Similarly, when the creature tells his tale of forest woe, what is a moving scene of misunderstanding in the novel becomes another scene of dark intent, when the family plots to put the creature in a freak show! Barnes’s transformation of everyone in the novel into one-dimensional selfish people renders the story very flat — it’s just terrible event after terrible event after terrible event happening to a Victor Frankenstein who never reacts in any real way, whose only admissions of guilt or regret are clearly pretences to assuage his worried father and fiancée. It’s not an unworkable idea that Frankenstein himself is the real monster, but he’s so uncomplicated a monster here as to be completely uninteresting — three discs of him doing terrible thing after terrible thing while no-one else seems to recognise this becomes dull very quickly.

The adaptation turns Mary Shelley’s twisted masterpiece into a generic story of straightforward horror

I think Nicholas Briggs does a passable job as the creature himself, but he too is limited by his character’s lack of complexity. My favourite part of the novel is the sequence told from the creature’s point of view, where he watches the family in the woods and learns what it means to be a human being — and then starts to despair over it. It’s a fascinating sequence, but here it’s severely curtailed, and as I said above, the family is turned into despicable people. This really undercuts some of the central themes of the book, but also leaves the creature without much of interest driving him. There are also a few unnecessarily graphic murders committed by the creature in pretty over-the-top fashion which just made me roll my eyes.

This isn’t to say that Big Finish’s Frankenstein is some kind of monstrous failure; if nothing else, the usual Big Finish production values make this well worth listening to. Neil Gardner’s sound design brings so much to life, from the desperate coldness of the North Pole to the unholy creation of the creature, from the wastelands of Ireland to the panic-filled streets of Ingolstadt. James Dunlop’s score, too, is a worthy accompaniment — he’s one of the better Big Finish composers, and I was glad that his work merited a whole 50 minutes on one of the bonus discs of the special edition. There’s also the usual Big Finish stable of accomplished actors. Astoundingly, Colin Baker seems to have missed this one out, but his long-time nemesis Terry Molloy (Davros) plays a couple small roles, and I especially appreciated the appearance of Geoffrey Beevers as Frankenstein’s long suffering father, able to apply his velvety tones to something other than the villainy of the Master.
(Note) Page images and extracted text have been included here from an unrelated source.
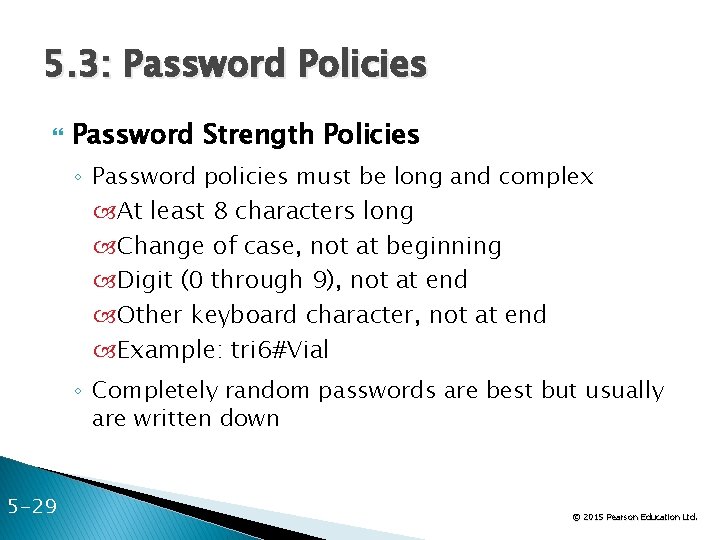 5.3: Password Policies

Password Strength Policies

◦ Password policies must be long and complex

At least 8 characters long

Change of case, not at beginning

Digit (0 through 9), not at end

Other keyboard character, not at end

Example: tri6#Vial

◦ Completely random passwords are best but usually are written down

5-29

© 2015 Pearson Education Ltd.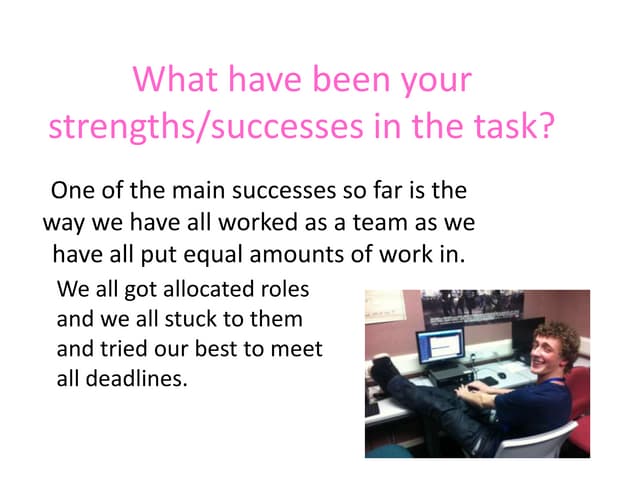 What have been your strengths/successes in the task?

One of the main successes so far is the way we have all worked as a team as we have all put equal amounts of work in.

We all got allocated roles and we all stuck to them and tried our best to meet all deadlines.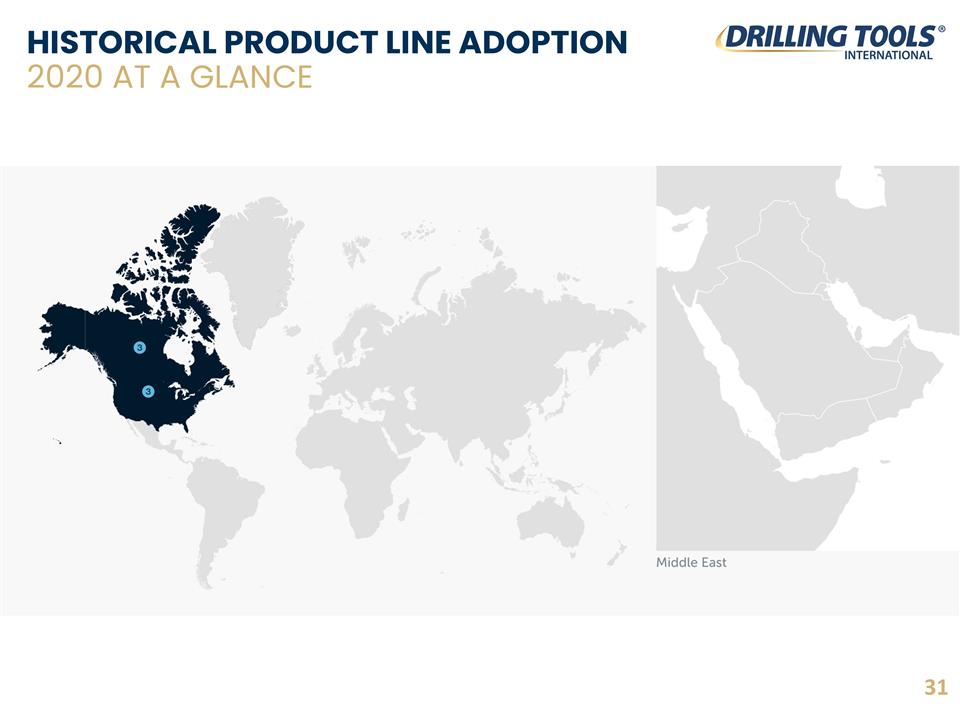 HISTORICAL PRODUCT LINE ADOPTION
2020 AT A GLANCE

DRILLING TOOLS®
INTERNATIONAL

3

3

Middle East

31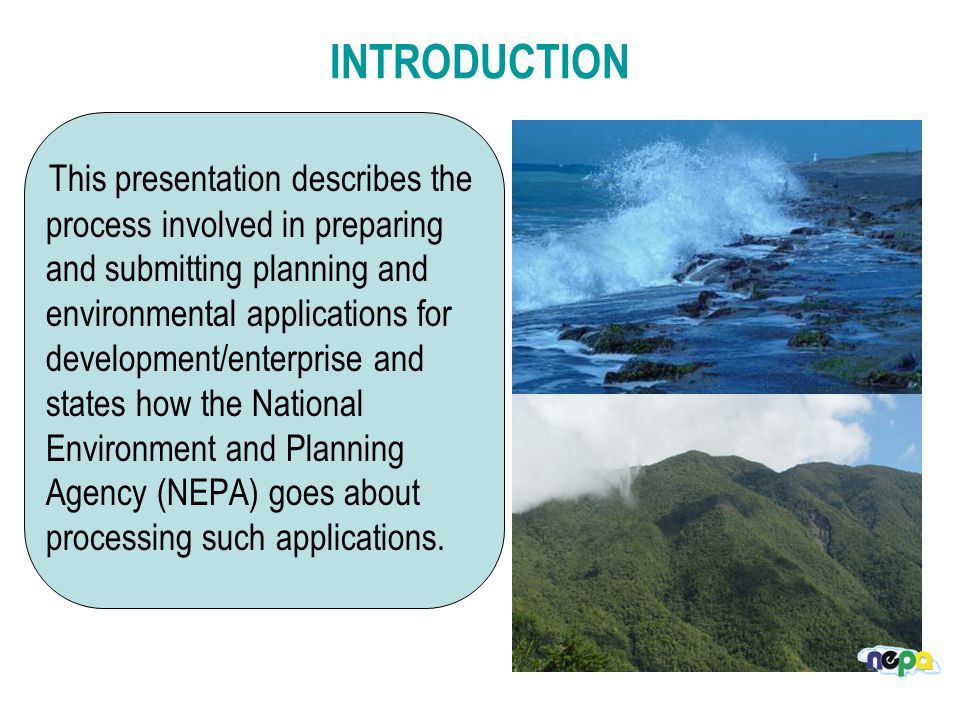 INTRODUCTION

This presentation describes the process involved in preparing and submitting planning and environmental applications for development/enterprise and states how the National Environment and Planning Agency (NEPA) goes about processing such applications.

nepa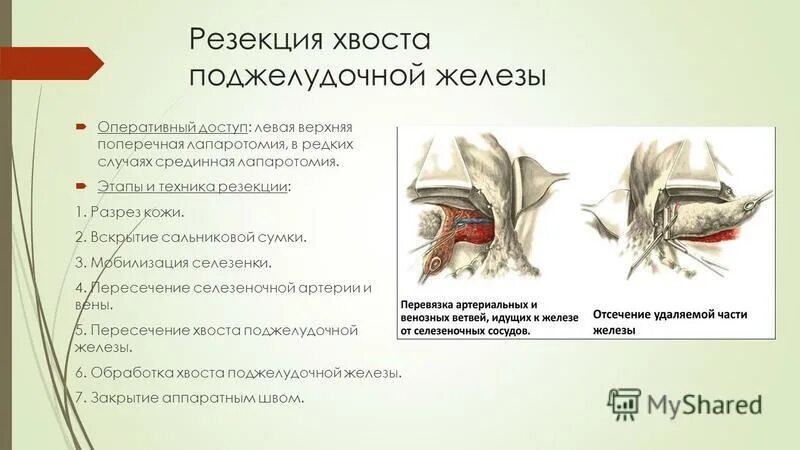 Резекция хвоста поджелудочной железы

Оперативный доступ: левая верхняя поперечная лапаротомия, в редких случаях срединная лапаротомия.

Этапы и техника резекции:

1. Разрез кожи.

2. Вскрытие сальниковой сумки.

3. Мобилизация селезенки.

4. Пересечение селезеночной артерии и вены.

5. Пересечение хвоста поджелудочной железы.

6. Обработка хвоста поджелудочной железы.

7. Закрытие аппаратным швом.

Перевязка артериальных и венозных ветвей, идущих к железе от селезеночных сосудов.

Отсечение удаляемой части железы

MyShared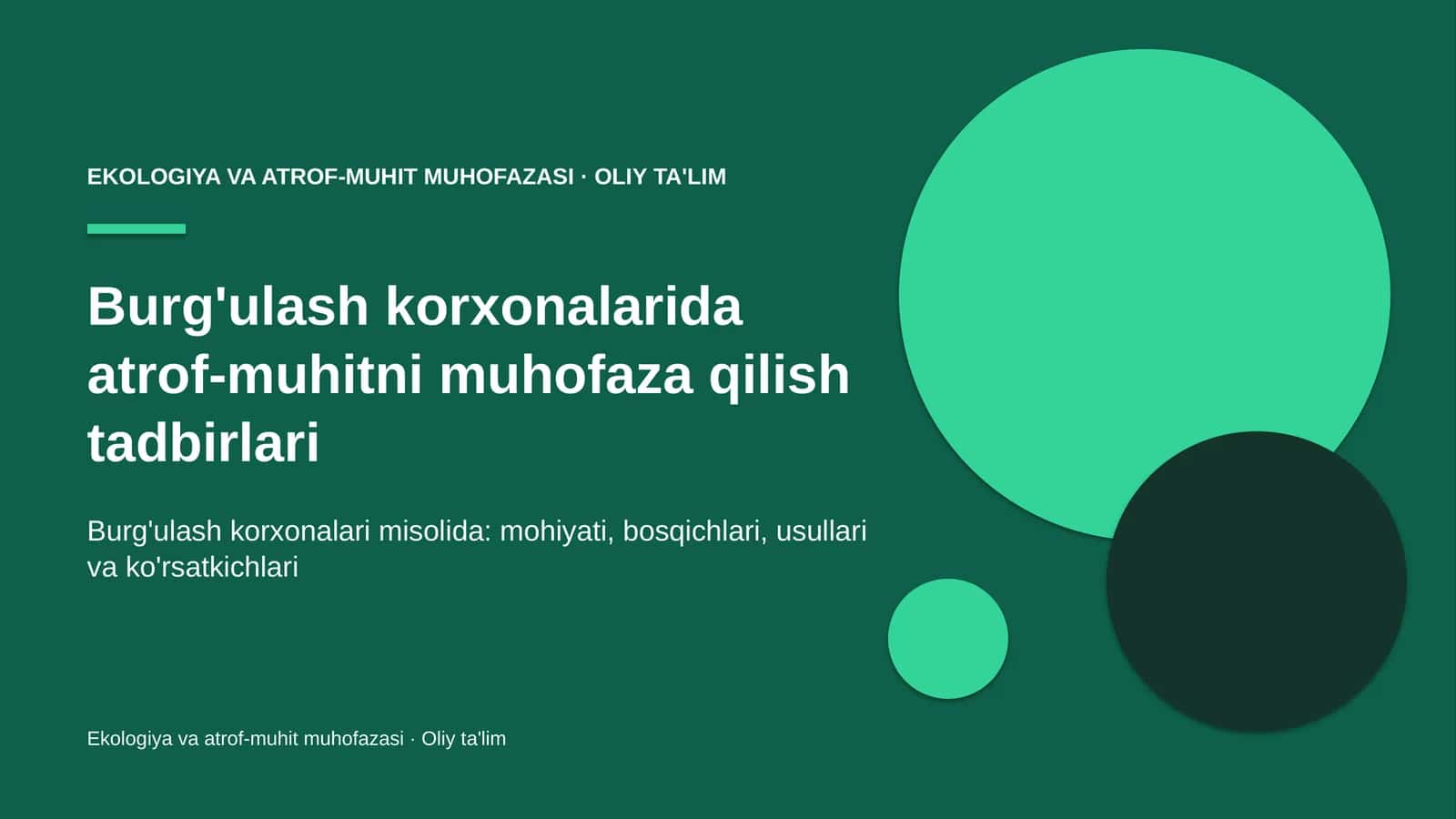 EKOLOGIYA VA ATROF-MUHIT MUHOFAZASI · OLIY TA'LIM

Burg'ulash korxonalarida atrof-muhitni muhofaza qilish tadbirlari

Burg'ulash korxonalari misolida: mohiyati, bosqichlari, usullari va ko'rsatkichlari

Ekologiya va atrof-muhit muhofazasi · Oliy ta'lim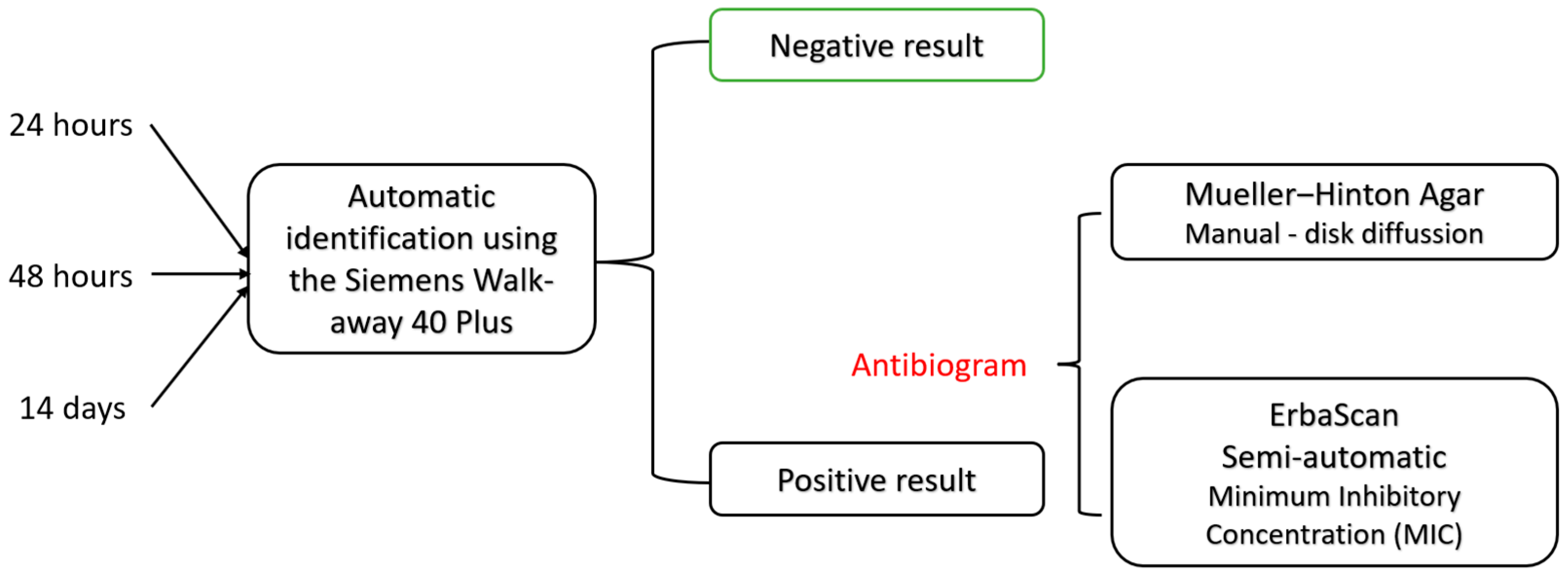 24 hours

48 hours

14 days

Automatic identification using the Siemens Walk-away 40 Plus

Negative result

Positive result

Antibiogram

Mueller–Hinton Agar
Manual - disk diffussion

ErbaScan
Semi-automatic
Minimum Inhibitory Concentration (MIC)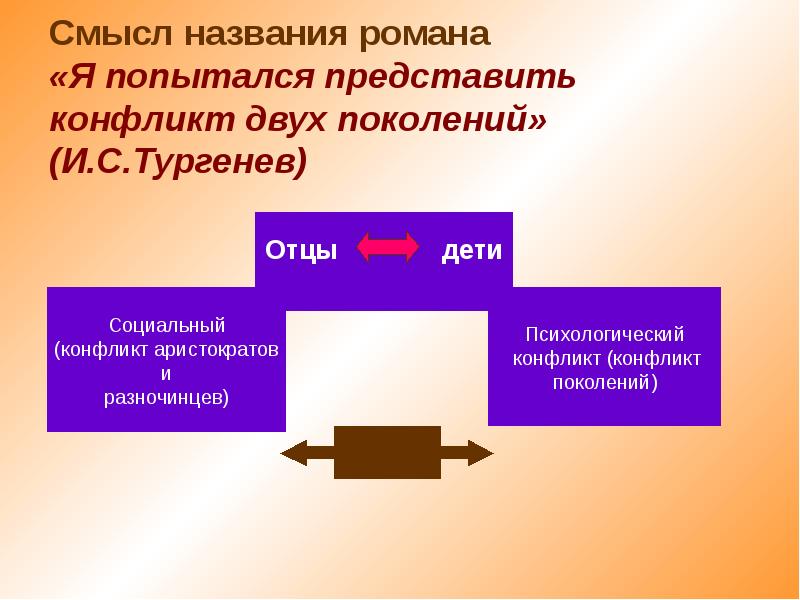 Смысл названия романа
«Я попытался представить конфликт двух поколений» (И.С.Тургенев)

Отцы дети

Социальный
(конфликт аристократов и
разночинцев)

Психологический конфликт (конфликт поколений)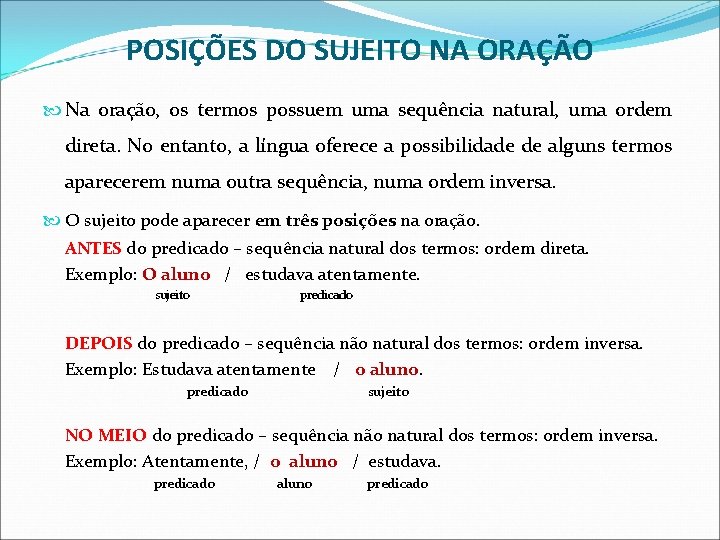 POSIÇÕES DO SUJEITO NA ORAÇÃO

Na oração, os termos possuem uma sequência natural, uma ordem direta. No entanto, a língua oferece a possibilidade de alguns termos aparecerem numa outra sequência, numa ordem inversa.

O sujeito pode aparecer em três posições na oração.
ANTES do predicado – sequência natural dos termos: ordem direta.
Exemplo: O aluno / estudava atentamente.
sujeito predicado

DEPOIS do predicado – sequência não natural dos termos: ordem inversa.
Exemplo: Estudava atentamente / o aluno.
predicado sujeito

NO MEIO do predicado – sequência não natural dos termos: ordem inversa.
Exemplo: Atentamente, / o aluno / estudava.
predicado aluno predicado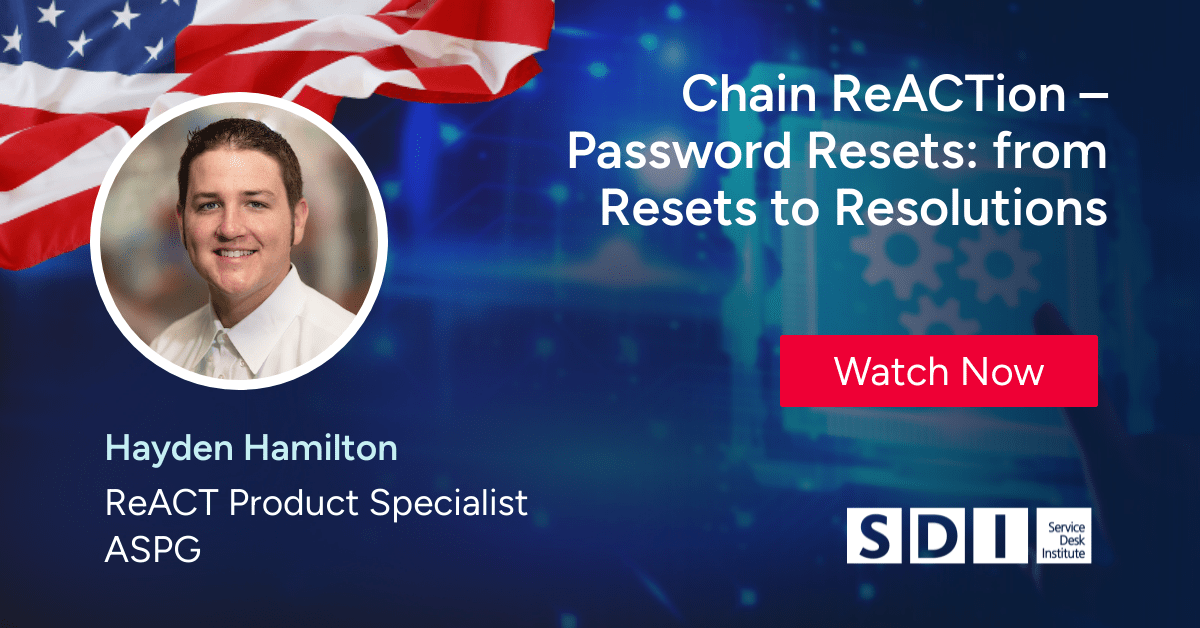 Chain ReACTion – Password Resets: from Resets to Resolutions

Watch Now

Hayden Hamilton

ReACT Product Specialist
ASPG

SDI Service Desk Institute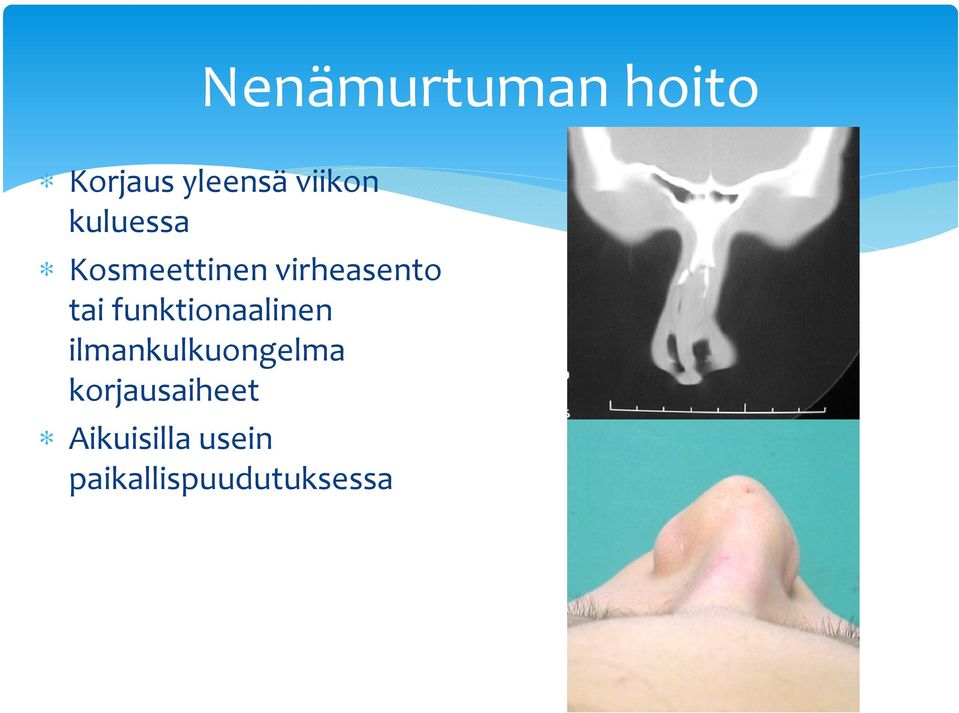 Nenämurtuman hoito

* Korjaus yleensä viikon kuluessa
* Kosmeettinen virheasento tai funktionaalinen ilmankulkuongelma korjausaiheet
* Aikuisilla usein paikallispuudutuksessa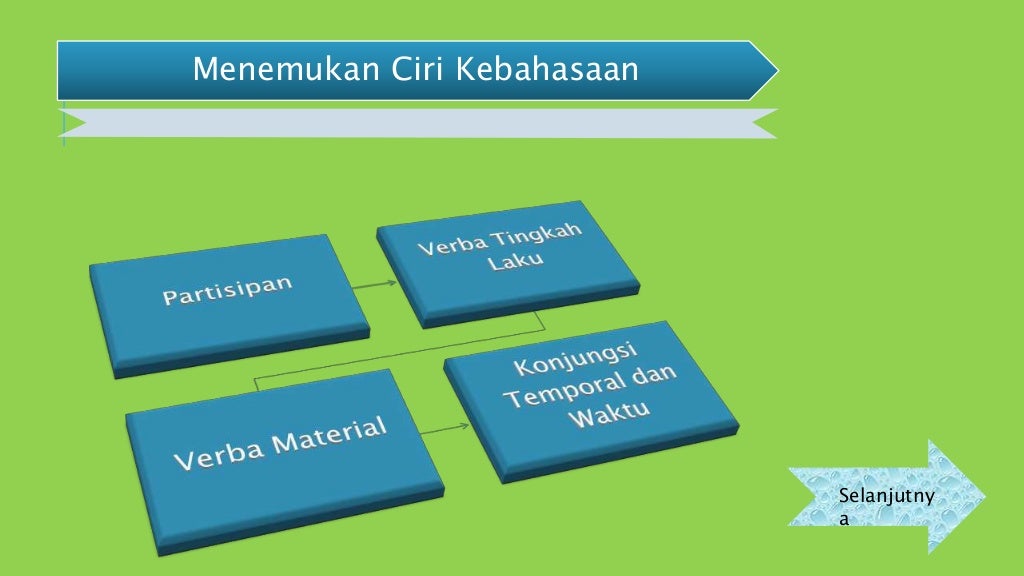 Menemukan Ciri Kebahasaan

Partisipan

Verba Tingkah Laku

Verba Material

Konjungsi Temporal dan Waktu

Selanjutnya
It’s interesting — Frankenstein is my third Big Finish Classic. Of the three I’ve heard, I liked Treasure Island the best… the one where I haven’t read the source material. Both of the ones where I have read the source material (the other being The Picture of Dorian Gray), I find myself finding the adaptations disappointing, not because they make changes per se, but because they make changes that remove the complexity of the source material and make it more straightforward. Why adapt something and remove layers? A good adaptation should (even if it has to cut plot elements for timing) add something to a story, not diminish it. It should make you see something new in the original that was nascent before. Unfortunately, Frankenstein fails to do this, turning Mary Shelley’s twisted masterpiece into a generic story of straightforward horror.

Mary Shelley’s Frankenstein: The Modern Prometheus (by Jonathan Barnes; starring Arthur Darvill) was released by Big Finish Productions in October 2014.